_PASSAGE TO READ:_
Gordon: That’s a great example of a social program in which we’ve begun to build really reliable evidence about its effectiveness. As you said, graduation rates are really low. We’ve tried a lot of things, and they all made small, modest, positive differences. We’ve dealt with providing incentives and financial aid. We’ve dealt with student support services. We’ve done things to try to group students together so they’ll have more support on campus. All those things made small, modest differences, but there were no quantum leaps.

What the City University of New York did was grab hold of those pieces and put them together as a package– in conjunction with the requirement that students attend full time and take the remedial ed. These were mostly students who weren’t quite ready for college; they needed to brush up on their Math and English; they needed to take those courses first. And the result, after 3 years, was a near doubling of graduation rates. No one has produced results quite like that. It’s really very exciting. The Mayor, to his credit, ran with those results and has substantially increased the funding of the City University of New York– in order to expand that program quite substantially. But, of course, the question for the country is, does this thing have legs elsewhere?

Denver: Yes, as a national model.

Gordon: Exactly! So, we’ve been working with three colleges in Ohio, and that test is under way. It’s looking very promising. We believe so far that we’re on track to get similar results. If that does turn out to be the case, then I think we’ve begun to really show the way for community colleges– for those students who can go full time.

There’s some flexibility in how you think about full-time attendance. You can use the summer; you can use the inter-sessions to try to get your hours up. And if you think about it, it makes sense. Because the students are getting the supports they need, and they’re really seeing progress. It’s one thing when you’re taking one course at a time…it’s a long way to graduation. When you’re taking four courses at a time, it starts to add up pretty quickly.  At the end of the year, you can see light at the end of the tunnel…

Denver: Sure! You can sense the finish line.

Gordon: Exactly! And that’s what ASAP is doing.

Denver: Let me stick with education for a minute. There’s been a question as to whether small high schools–maybe enrolling about 100 children per grade–are more effective than larger high schools, as evidenced by the number of those students that enroll in college. What does the data show in that regard?

Gordon: So, there was a lot of controversy about this. There’s a certain sense that everybody has right from the start–that of course, if it’s smaller, it will be better. But, it’s also likely to be a little bit more expensive because you won’t have the economies of scale. The Gates Foundation funded New York City and many other cities to experiment with smaller high schools. New York’s approach was especially ambitious and rigorous. They had a very involved process that included the unions, included the Board of Education, included community groups.

The process for creating the schools was a bottom-up process, where they really encouraged local interested groups and teachers and principals that had ideas for small schools, to propose one. They had several criteria. One was that it had to have an academically rigorous curriculum. Another was that it should have a partner. So for example, the School for Law and Social Justice, here in New York, has the largest law firm in New York as its partner.

Those children spent time at that law firm on a court case that develops over several years. We were able to follow students who got into those small schools because they were oversubscribed, as well as kids who didn’t get in because there just weren’t enough seats. And it turned out that attending one of these small, rigorous high schools substantially increased the graduation rates. And almost all of that increase was accounted for by Regents diplomas. The students were much more likely to pass the English Regents Exam– with a score high enough that they could enter the City University of New York without taking remedial education.

Denver: It is so great to hear about things that are working.

_SUPPLIED RECORDS:_
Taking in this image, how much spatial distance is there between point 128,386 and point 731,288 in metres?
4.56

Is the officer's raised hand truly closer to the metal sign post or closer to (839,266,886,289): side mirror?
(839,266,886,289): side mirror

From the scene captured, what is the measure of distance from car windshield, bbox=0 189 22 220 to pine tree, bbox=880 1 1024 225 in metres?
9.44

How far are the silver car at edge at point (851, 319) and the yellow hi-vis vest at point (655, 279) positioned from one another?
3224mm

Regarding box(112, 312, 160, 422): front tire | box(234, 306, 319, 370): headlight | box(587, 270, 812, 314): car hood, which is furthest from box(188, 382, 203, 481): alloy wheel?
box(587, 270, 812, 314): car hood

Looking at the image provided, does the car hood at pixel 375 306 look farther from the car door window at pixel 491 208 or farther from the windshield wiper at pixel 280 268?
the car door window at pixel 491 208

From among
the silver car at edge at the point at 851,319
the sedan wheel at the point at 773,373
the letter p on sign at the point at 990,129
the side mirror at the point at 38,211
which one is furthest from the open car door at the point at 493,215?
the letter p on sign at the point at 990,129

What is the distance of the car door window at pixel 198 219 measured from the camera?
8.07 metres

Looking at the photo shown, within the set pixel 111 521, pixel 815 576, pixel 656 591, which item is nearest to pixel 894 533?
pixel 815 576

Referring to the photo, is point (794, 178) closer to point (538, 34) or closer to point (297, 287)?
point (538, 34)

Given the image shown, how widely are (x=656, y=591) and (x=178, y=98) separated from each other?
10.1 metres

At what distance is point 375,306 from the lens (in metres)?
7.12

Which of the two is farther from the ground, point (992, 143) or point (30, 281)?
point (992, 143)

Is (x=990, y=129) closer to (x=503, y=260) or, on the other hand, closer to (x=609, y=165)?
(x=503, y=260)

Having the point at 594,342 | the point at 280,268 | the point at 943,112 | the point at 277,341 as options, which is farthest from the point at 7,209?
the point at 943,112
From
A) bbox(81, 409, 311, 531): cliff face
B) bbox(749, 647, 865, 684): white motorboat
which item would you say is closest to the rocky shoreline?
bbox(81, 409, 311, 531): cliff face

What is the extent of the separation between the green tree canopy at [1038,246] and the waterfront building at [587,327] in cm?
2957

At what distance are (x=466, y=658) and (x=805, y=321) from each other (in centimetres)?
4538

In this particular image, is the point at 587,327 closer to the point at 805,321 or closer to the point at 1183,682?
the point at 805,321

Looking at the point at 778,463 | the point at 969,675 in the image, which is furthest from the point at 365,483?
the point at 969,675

_THINGS TO DO:_
A. Answer these questions about the interview:
(i) After how many years did the City University of New York program nearly double graduation rates?
(ii) How many colleges in Ohio are involved in the test of that approach?
(iii) What is the partner of the School for Law and Social Justice?
B. Rewrite the part of the interview between "The process for" and "as its partner.", inclusive, changing "bottom-up" to "grassroots".
The records were taken from a separate source.

_EXERCISE SOLUTIONS:_
A.
(i) After 3 years.
(ii) Three colleges.
(iii) The largest law firm in New York.

B.
The process for creating the schools was a grassroots process, where they really encouraged local interested groups and teachers and principals that had ideas for small schools, to propose one. They had several criteria. One was that it had to have an academically rigorous curriculum. Another was that it should have a partner. So for example, the School for Law and Social Justice, here in New York, has the largest law firm in New York as its partner.